Colleges and universities entering college esports ought to be wary of several potential issues. The threat of gender-based harassment and violence, long present in video game and esports circles, create a barrier to entry for female esports participants. For instance, according to the National Association of Collegiate Esports, the rosters of college esports teams are over 90 percent male. This roster makeup invites questions about whether current structures and norms inhibit access and opportunity for female players at the college level, as well as what universities are doing to investigate and address these issues.
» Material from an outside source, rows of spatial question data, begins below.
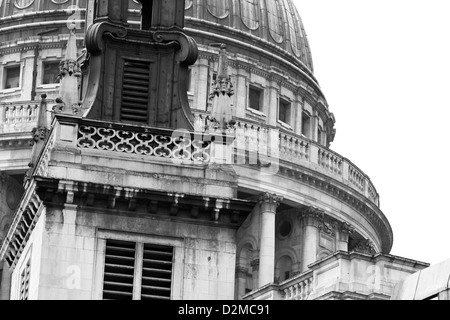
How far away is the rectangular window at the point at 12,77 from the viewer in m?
95.8

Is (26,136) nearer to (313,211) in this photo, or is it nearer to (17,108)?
(17,108)

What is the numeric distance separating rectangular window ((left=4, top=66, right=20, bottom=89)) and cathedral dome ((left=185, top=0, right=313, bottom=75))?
7.99m

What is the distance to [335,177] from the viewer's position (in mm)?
90500

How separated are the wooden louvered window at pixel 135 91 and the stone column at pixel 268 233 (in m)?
38.3

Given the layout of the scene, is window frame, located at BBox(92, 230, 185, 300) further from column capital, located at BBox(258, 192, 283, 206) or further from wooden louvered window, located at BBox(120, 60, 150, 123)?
column capital, located at BBox(258, 192, 283, 206)

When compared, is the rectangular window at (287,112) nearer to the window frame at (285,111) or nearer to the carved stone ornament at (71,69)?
the window frame at (285,111)

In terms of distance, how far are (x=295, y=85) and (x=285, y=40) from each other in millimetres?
2314

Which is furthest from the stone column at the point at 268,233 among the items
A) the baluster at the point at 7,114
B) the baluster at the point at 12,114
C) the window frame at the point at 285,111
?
the baluster at the point at 7,114

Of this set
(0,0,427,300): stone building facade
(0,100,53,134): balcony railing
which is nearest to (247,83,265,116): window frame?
(0,100,53,134): balcony railing

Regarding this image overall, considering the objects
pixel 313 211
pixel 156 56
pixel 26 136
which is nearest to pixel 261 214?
pixel 313 211

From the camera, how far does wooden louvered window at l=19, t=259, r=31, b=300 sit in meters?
45.2

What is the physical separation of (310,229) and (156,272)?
46.0m

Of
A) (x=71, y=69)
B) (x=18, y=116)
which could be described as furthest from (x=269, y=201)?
(x=71, y=69)

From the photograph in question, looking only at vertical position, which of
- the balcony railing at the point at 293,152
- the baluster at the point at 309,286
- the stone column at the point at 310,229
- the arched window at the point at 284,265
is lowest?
the baluster at the point at 309,286
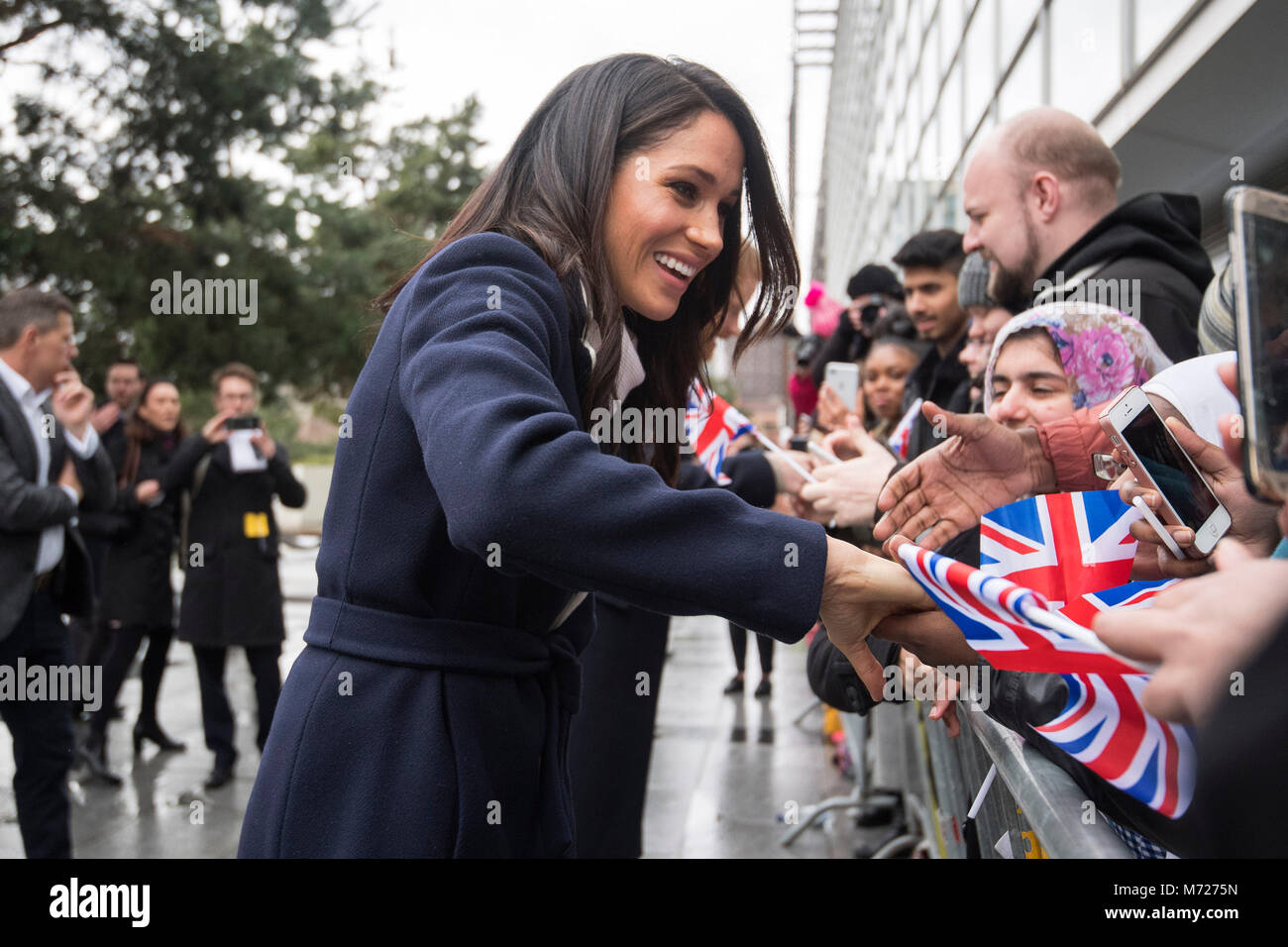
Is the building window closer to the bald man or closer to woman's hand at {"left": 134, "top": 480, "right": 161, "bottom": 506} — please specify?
the bald man

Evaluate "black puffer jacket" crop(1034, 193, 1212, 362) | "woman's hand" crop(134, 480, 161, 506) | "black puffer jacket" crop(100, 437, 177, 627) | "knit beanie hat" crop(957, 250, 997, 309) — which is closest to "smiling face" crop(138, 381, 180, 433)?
"black puffer jacket" crop(100, 437, 177, 627)

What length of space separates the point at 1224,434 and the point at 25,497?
150 inches

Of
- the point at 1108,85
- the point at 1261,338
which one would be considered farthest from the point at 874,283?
the point at 1261,338

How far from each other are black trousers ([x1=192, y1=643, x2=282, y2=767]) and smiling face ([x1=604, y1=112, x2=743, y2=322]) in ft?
14.5

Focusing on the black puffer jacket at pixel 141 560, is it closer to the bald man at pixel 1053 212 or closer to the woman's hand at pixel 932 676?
the bald man at pixel 1053 212

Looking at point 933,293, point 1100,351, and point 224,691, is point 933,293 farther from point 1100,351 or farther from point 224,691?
point 224,691

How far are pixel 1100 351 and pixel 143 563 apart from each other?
5314mm

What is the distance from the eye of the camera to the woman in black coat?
20.1ft

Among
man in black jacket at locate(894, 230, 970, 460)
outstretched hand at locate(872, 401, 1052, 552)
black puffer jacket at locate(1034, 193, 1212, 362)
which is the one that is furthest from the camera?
man in black jacket at locate(894, 230, 970, 460)

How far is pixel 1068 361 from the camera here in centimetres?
240

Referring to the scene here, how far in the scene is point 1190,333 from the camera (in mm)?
2594

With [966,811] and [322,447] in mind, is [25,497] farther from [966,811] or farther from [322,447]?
[322,447]
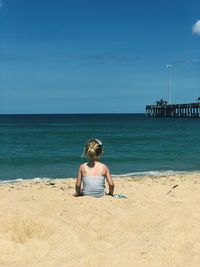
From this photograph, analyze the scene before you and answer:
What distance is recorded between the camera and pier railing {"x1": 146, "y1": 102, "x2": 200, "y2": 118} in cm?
7919

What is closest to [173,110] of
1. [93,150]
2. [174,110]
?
[174,110]

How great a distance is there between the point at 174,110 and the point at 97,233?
281ft

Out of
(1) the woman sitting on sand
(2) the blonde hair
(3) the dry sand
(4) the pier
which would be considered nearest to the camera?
(3) the dry sand

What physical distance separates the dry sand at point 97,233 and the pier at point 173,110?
71742 millimetres

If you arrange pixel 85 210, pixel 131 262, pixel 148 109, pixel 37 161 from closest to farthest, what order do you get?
pixel 131 262
pixel 85 210
pixel 37 161
pixel 148 109

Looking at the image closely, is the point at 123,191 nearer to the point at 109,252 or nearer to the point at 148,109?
the point at 109,252

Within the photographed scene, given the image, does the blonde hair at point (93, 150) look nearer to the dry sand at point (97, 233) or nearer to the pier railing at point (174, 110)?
the dry sand at point (97, 233)

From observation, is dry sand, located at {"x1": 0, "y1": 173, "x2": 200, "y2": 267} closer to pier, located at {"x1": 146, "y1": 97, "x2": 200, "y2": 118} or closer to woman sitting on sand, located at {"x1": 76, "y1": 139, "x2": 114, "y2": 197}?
woman sitting on sand, located at {"x1": 76, "y1": 139, "x2": 114, "y2": 197}

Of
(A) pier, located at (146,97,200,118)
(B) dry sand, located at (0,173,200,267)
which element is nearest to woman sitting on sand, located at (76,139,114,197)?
(B) dry sand, located at (0,173,200,267)

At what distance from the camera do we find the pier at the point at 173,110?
79188 millimetres

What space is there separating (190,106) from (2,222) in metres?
77.4

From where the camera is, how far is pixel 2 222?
4961 mm

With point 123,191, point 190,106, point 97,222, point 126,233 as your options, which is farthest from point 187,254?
point 190,106

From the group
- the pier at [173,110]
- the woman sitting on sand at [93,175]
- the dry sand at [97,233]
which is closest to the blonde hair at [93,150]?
the woman sitting on sand at [93,175]
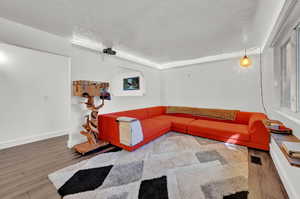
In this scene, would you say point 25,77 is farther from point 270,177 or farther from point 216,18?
point 270,177

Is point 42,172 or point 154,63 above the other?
point 154,63

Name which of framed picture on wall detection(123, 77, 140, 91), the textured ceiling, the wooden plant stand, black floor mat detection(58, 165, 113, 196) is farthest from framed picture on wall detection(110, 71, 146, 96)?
black floor mat detection(58, 165, 113, 196)

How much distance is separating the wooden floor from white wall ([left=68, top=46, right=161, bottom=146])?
20.3 inches

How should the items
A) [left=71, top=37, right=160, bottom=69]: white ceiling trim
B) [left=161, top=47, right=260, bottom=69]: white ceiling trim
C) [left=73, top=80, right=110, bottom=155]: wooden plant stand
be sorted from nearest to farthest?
[left=73, top=80, right=110, bottom=155]: wooden plant stand < [left=71, top=37, right=160, bottom=69]: white ceiling trim < [left=161, top=47, right=260, bottom=69]: white ceiling trim

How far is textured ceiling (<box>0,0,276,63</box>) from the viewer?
1624mm

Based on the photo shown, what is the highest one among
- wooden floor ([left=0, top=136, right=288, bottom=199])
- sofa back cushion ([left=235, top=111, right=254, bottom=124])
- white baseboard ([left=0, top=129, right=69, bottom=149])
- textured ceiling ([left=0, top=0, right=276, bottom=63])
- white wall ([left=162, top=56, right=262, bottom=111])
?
textured ceiling ([left=0, top=0, right=276, bottom=63])

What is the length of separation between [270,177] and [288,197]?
0.33 metres

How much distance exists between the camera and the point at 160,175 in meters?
1.71

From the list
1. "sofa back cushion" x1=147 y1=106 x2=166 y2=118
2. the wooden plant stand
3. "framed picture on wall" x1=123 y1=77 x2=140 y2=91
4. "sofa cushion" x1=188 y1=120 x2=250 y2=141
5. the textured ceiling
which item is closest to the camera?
the textured ceiling

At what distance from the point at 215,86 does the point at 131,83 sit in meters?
2.86

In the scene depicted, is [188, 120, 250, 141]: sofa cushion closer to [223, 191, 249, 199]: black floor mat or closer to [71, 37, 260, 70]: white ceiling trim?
[223, 191, 249, 199]: black floor mat

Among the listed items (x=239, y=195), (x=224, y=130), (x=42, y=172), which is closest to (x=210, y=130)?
(x=224, y=130)

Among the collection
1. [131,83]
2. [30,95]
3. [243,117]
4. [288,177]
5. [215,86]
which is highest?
[131,83]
With a group of researchers from other universities, Levine is conducting a study to begin making sense of this emergent space. The group is probing issues of access, opportunity, discrimination, and harassment in collegiate esports through a mixed method study. The group is currently in the process of formulating a pilot study involving collegiate esport administrators and Title IX Office professionals to gain a baseline understanding of how collegiate esports programs interact with Title IX, the federal law ensuring equal access and opportunity for both men and women at institutions of higher learning that receive federal funding. Among the questions Levine and his team seek to answer, and which they shared at the Sports and Recreation Law Association’s 2022 conference: are Title IX coordinators informed and well-equipped to handle these kinds of programs?
“There are unique issues with gender and harassment in this space, and there’s very little data-driven research on Title IX and how it affects esports at the collegiate level,” he says. “We want to get a sense of what decision-makers are facing day to day and of what structural issues have not been discovered yet.”
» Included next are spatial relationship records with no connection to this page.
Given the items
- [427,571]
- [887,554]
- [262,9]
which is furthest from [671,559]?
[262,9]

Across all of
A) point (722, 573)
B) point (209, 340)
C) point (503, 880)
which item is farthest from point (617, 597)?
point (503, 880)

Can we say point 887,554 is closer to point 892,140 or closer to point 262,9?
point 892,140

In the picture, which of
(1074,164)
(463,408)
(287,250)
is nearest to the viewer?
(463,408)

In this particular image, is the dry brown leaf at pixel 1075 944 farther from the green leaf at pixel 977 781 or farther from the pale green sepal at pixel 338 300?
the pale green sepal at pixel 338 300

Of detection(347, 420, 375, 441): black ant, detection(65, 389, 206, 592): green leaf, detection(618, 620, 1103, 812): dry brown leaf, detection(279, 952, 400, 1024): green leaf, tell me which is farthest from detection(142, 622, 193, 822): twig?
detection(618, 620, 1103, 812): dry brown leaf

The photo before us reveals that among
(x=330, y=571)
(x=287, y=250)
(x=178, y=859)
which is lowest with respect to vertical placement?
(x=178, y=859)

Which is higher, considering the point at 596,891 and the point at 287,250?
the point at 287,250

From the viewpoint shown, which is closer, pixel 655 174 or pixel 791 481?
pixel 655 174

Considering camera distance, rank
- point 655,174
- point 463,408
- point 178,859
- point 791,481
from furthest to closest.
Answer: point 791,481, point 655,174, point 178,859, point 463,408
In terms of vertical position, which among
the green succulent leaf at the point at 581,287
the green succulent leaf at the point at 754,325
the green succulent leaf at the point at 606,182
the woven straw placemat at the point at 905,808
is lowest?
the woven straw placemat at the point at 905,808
The innovation microgrant went toward funding an initial round of qualitative interviews with university stakeholders, both within esports and college athletics, as well as transcription services.
Dennis Hatchett, Executive DBA student in the Class of 2023 cohort, and senior vice president, supply chain operations, American Tire Distributors
Inspired by an experience in his Qualitative Methods course with Rajiv Nag, PhD, clinical professor of management, Hatchett pivoted from a more quantitative focus, drawing on his engineering background and supply chain industry training, to address a more personal and emotionally resonant topic.
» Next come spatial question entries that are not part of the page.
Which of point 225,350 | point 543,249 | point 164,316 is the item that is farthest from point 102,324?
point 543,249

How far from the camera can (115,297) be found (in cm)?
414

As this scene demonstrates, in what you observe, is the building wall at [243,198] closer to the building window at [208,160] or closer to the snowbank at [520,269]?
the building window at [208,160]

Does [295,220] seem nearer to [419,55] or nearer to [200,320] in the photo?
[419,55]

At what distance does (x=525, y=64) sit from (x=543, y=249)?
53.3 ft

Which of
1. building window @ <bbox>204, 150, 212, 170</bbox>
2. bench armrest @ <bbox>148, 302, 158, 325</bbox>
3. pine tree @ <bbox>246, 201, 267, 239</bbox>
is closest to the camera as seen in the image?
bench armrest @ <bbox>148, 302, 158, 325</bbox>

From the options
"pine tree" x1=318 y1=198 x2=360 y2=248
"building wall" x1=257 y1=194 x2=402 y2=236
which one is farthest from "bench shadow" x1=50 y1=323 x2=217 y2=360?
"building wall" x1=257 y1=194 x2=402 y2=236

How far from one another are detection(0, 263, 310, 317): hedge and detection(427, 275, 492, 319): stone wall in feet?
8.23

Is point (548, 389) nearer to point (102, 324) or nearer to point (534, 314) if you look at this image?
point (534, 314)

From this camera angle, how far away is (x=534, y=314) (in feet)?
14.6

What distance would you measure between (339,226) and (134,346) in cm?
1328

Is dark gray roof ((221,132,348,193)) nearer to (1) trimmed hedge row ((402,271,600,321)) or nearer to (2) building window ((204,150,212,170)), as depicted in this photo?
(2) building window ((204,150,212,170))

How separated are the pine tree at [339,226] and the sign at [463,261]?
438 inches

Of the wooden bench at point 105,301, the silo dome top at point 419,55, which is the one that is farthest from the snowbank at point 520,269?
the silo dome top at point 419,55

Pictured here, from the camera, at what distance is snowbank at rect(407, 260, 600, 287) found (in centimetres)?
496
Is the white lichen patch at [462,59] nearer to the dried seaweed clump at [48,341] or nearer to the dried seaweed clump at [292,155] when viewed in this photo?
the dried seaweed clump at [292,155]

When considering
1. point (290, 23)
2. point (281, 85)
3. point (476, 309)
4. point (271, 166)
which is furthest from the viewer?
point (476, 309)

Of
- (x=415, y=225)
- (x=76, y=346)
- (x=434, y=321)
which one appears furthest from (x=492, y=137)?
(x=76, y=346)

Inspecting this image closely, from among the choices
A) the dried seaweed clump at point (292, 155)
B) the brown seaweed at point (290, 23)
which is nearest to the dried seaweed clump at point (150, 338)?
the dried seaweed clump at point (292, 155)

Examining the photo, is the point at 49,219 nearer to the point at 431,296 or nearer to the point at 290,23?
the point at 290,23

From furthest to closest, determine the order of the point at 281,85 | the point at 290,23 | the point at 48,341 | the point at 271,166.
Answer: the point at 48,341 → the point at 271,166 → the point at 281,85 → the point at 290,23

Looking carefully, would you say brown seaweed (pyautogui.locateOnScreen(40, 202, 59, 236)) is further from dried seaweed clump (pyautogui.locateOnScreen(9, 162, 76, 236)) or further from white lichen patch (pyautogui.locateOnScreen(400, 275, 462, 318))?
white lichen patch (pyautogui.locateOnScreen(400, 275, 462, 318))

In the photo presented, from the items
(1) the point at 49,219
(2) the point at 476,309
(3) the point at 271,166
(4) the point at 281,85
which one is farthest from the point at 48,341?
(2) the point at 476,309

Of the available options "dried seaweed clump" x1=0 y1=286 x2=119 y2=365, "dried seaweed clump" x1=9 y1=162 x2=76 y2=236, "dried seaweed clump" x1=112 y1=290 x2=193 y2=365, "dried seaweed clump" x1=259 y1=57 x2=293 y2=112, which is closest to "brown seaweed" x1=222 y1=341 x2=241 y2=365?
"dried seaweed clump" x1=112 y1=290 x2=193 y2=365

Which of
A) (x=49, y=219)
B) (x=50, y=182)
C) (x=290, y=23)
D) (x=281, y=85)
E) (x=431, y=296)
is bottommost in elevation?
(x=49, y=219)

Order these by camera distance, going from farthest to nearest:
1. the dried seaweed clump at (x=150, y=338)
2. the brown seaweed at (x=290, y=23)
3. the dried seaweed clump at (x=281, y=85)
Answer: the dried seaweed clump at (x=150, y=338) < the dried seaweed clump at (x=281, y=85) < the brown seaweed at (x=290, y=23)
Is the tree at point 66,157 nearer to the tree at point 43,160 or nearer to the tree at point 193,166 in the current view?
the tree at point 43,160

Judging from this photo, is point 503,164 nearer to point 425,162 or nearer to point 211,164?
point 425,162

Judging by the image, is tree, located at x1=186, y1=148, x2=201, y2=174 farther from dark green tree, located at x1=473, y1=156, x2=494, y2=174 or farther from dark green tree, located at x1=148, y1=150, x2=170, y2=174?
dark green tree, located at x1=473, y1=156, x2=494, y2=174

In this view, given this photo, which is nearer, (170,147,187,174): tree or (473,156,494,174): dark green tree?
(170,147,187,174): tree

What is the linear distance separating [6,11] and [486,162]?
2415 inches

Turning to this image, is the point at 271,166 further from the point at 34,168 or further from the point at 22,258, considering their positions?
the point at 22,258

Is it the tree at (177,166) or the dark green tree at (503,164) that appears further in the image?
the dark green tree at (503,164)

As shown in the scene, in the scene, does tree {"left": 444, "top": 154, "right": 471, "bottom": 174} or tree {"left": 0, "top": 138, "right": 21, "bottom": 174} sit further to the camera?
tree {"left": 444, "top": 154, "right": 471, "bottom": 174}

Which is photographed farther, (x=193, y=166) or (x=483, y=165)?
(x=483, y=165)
His study, “Standing in the Fell Clutch of Circumstance: An Investigation of the Intersection of Professional Identity, Meaning-Making and Voice Amid Polarizing Sociopolitical Events,” seeks to unpack attitudes and feelings in the workplace about the impact of external events — particularly acts of violence, harassment and discrimination against members of marginalized groups.
Hatchett calls the initial interviews he’s done with study participants “cathartic.”
“To exist in the corporate space as a black professional, and to have to act like you’re okay when you aren’t, is a challenge, and some subjects have said it’s a conversation they didn’t know they needed to have,” he says.
The Innovation Microgrant supported Hatchett’s training in NVivo, a software program used for qualitative methods research, and provided incentives for subjects to take part in interviews, which will inform his dissertation.
Nag, who is serving as chair for Hatchett’s dissertation, expressed excitement for the project’s potential.
“The rich qualitative data that is being generated through interviews with Black managers promises to generate new conceptual insights and practical ideas about the management of diversity and inclusion in present-day organizations,” he says.